**EXERCISE TASK 1**:
Reproduce the entries from the line containing "Out of long" through the end of the entries, inclusive, swapping "camera" for "viewer" and changing nothing else.

**SELECTED EXCERPT**:
## Monday, November 3, 2014

### UVa Problem 10911 - Forming Quiz Teams

Problem:

Solution:

This problem is generally known as the minimum cost perfect matching problem. It is a hard (but solved) problem. For this problem, however, the number of nodes is small, we can use dynamic programming instead. The key insight is that after a pair is selected, the rest must also be optimally paired up. So we have the optimal sub-structure. If six students are selected, no matter how they are paired, the rest must also be optimally paired up independent on how the six are paired, so the sub-problems are overlapped.

By introducing a memo, we can use top-down DP to solve the problem. Implementation wise, we use bitmap to compactly encode the name of a sub-problem. With that, please see the code below.

Code:

#include "stdafx.h"

// http://uva.onlinejudge.org/index.php?option=onlinejudge&page=show_problem&problem=1852

#include "UVa10911.h"

#include <iostream>
#include <string>
#include <vector>
#include <map>
#include <iomanip>

using namespace std;

double find_minimum_cost(int num_students, int problem, double** distance, double* memo)
{
double result = memo[problem];
if (result != -1)
{
return result;
}
else
{
vector<int> unpaired_students;
for (int i = 0; i < num_students; i++)
{
int student_bit_mask = 1 << i;
if ((problem & student_bit_mask) != 0)
{
unpaired_students.push_back(i);
}
}

bool first = true;
double best = -1;

for (unsigned int i = 0; i < unpaired_students.size(); i++)

**SUPPLIED RECORDS**:

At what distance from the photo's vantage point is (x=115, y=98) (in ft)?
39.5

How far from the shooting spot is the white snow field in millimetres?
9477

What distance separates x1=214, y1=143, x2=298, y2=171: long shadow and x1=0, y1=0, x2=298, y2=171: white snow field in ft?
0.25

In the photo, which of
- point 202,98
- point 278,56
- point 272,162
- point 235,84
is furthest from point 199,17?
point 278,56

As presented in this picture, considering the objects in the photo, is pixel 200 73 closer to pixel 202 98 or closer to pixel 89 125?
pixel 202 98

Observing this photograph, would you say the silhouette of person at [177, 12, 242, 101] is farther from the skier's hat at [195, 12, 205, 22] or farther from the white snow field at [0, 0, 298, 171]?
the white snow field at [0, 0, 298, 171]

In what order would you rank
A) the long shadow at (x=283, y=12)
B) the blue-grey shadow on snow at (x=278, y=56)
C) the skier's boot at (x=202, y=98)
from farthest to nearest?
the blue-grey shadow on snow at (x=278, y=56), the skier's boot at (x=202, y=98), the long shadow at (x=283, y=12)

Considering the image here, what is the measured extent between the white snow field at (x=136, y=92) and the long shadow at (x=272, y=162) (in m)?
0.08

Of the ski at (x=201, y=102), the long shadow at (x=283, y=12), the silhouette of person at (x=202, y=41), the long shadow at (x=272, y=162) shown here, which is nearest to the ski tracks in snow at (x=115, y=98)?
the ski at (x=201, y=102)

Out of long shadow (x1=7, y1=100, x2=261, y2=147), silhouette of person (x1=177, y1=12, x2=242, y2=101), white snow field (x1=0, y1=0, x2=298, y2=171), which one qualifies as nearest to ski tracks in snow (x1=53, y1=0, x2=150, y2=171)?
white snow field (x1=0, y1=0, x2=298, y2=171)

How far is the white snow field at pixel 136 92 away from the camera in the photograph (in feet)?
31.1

**EXERCISE TASK 2**:
Continue the post on UVa Problem 10911, Forming Quiz Teams, starting right after its last line shown.

**WRITTEN ANSWER 1**:
Out of long shadow (x1=7, y1=100, x2=261, y2=147), silhouette of person (x1=177, y1=12, x2=242, y2=101), white snow field (x1=0, y1=0, x2=298, y2=171), which one qualifies as nearest to ski tracks in snow (x1=53, y1=0, x2=150, y2=171)?
white snow field (x1=0, y1=0, x2=298, y2=171)

How far is the white snow field at pixel 136 92 away from the viewer in the photograph (in feet)?
31.1

**WRITTEN ANSWER 2**:
{
int first_bit_mask_on = 1 << unpaired_students[i];
for (unsigned int j = i + 1; j < unpaired_students.size(); j++)
{
int second_bit_mask_on = 1 << unpaired_students[j];
double candidate = find_minimum_cost(num_students, problem, distance, memo) + distance[unpaired_students[i]][unpaired_students[j]];
if (first)
{
best = candidate;
first = false;
}
else
{
if (candidate < best)
{
best = candidate;
}
}
}
}

memo[problem] = best;
return best;
}
}

int UVa10911()
{
int case_number = 1;
while (true)
{
int num_pairs;
cin >> num_pairs;
if (num_pairs == 0)
{
break;
}
int num_students = num_pairs * 2;
vector<pair<int, int> > student_locations;

for (int i = 0; i < num_students; i++)
{
string name;
int x;
int y;
cin >> name;
cin >> x;
cin >> y;
student_locations.push_back(pair<int, int>(x, y));
}

// Step 1: Compute distance matrix to avoid re-computation
double** distance = new double*[num_students];
for (int i = 0; i < num_students; i++)
{
distance[i] = new double[num_students];
}

for (int i = 0; i < num_students; i++)
{
distance[i][i] = 0;
for (int j = i + 1; j < num_students; j++)
{
double x_diff = (student_locations[i].first - student_locations[j].first);
double y_diff = (student_locations[i].second - student_locations[j].second);
distance[i][j] = distance[j][i] = sqrt(x_diff * x_diff + y_diff * y_diff);
}
}

int table_size = 1 << num_students;

double* memo = new double[table_size];
for (int i = 0; i < table_size; i++)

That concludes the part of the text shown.